Conservative poll edge
Retired accountant Antonio Orduna, 67, told AFP said he was upset the government was “letting those who want to break up Spain off the hook.”
He cited the abolishment of the crime of sedition and Sanchez’s 2021 decision to pardon the Catalan separatists initially sentenced to between nine and 13 years in prison for their role in the failed secession bid.
Catalonia’s attempt to become an independent state sparked Spain’s worst political crisis in decades, with then-Catalan leader Carles Puigdemont and several others fleeing abroad to escape prosecution.
PP leader Alberto Nunez Feijoo, who has tried to push the party to the centre since becoming its leader in April, was not at the rally but encouraged members for the formation to attend.
Most polls suggest the PP would win a general election expected at the end of the year but would need the support of Vox to govern.

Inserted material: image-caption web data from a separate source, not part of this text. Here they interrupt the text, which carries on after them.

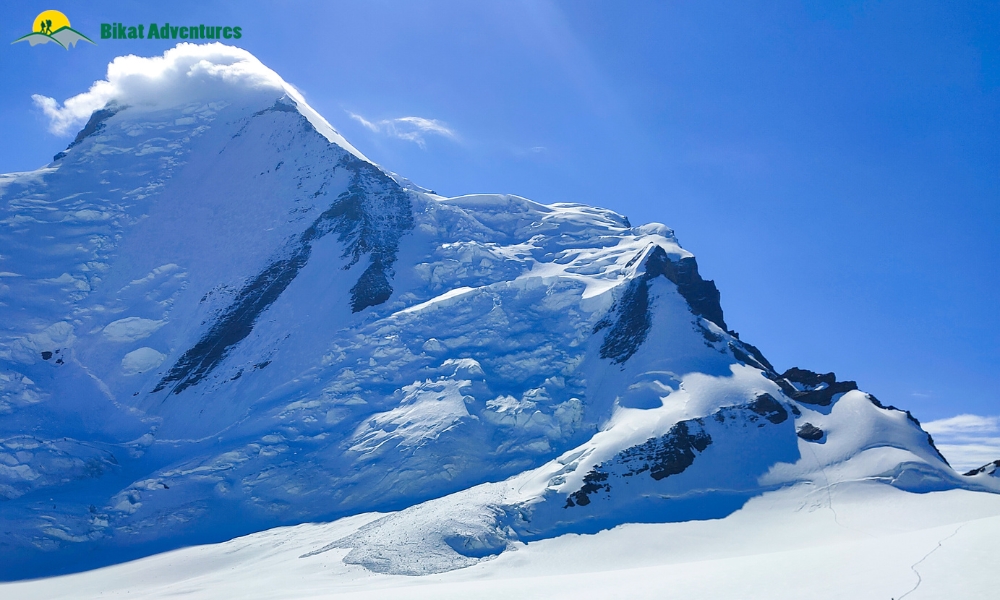How to Progress from Trekking to Mountaineering Expeditions?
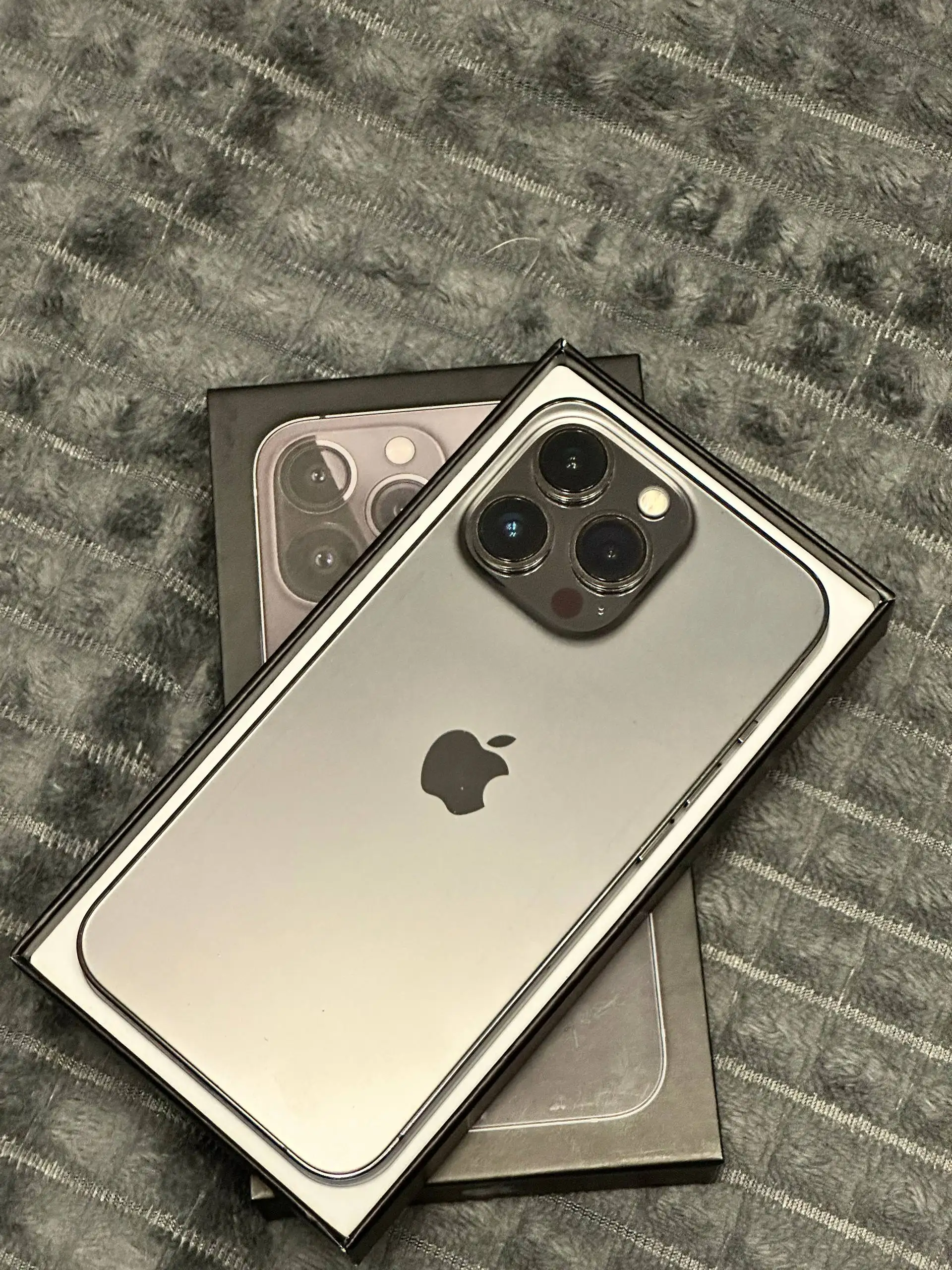 iPhone 13 Pro 256GB - Смартфоны и гаджеты (Электроника) в Вологда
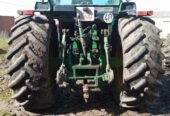 John Deere 4755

Before that, Spain will vote in May in regional and local elections.
One of the main dilemmas facing Feijoo is whether to continue pursuing political alliances with Vox as it has in some region or to freeze them out to try to widen the PP’s base.
Vox splintered off from the PP in 2013 and is now the third-largest force in parliament.
‘Before the abyss’
Lacking a parliamentary majority, Sanchez’s government has been forced since its formation to negotiate with Basque and Catalan separatists to pass bills, which has angered many on the right.
Conservatives accuse Sanchez of having eliminated the crime of sedition to assure the continued support of Catalan pro-independence party ERC in tight parliamentary votes.
“All he cares about is remaining in power,” said Rosa Torosio, a 44-year-old housewife at the rally.
Protesters wave Spanish national flags during the anti-government demonstration on the Plaza de Cibeles square in Madrid, on January 21st, 2023. Photo by Pierre-Philippe Marcou / AFP
The government argues sedition is an antiquated offence that needed to be replaced with one better aligned to European norms.
Sanchez defended his record, telling a Socialist party rally in the northern city of Valladolid on Saturday his government had to take steps to defuse the conflict in Catalonia.
The separatist bid which happened under the watch of the previous PP government had left Spain standing “before the abyss,” he added.
Sanchez also recalled that his government has ramped up social spending to help Spaniards deal with high inflation, for example by increasing pensions and civil servant salaries.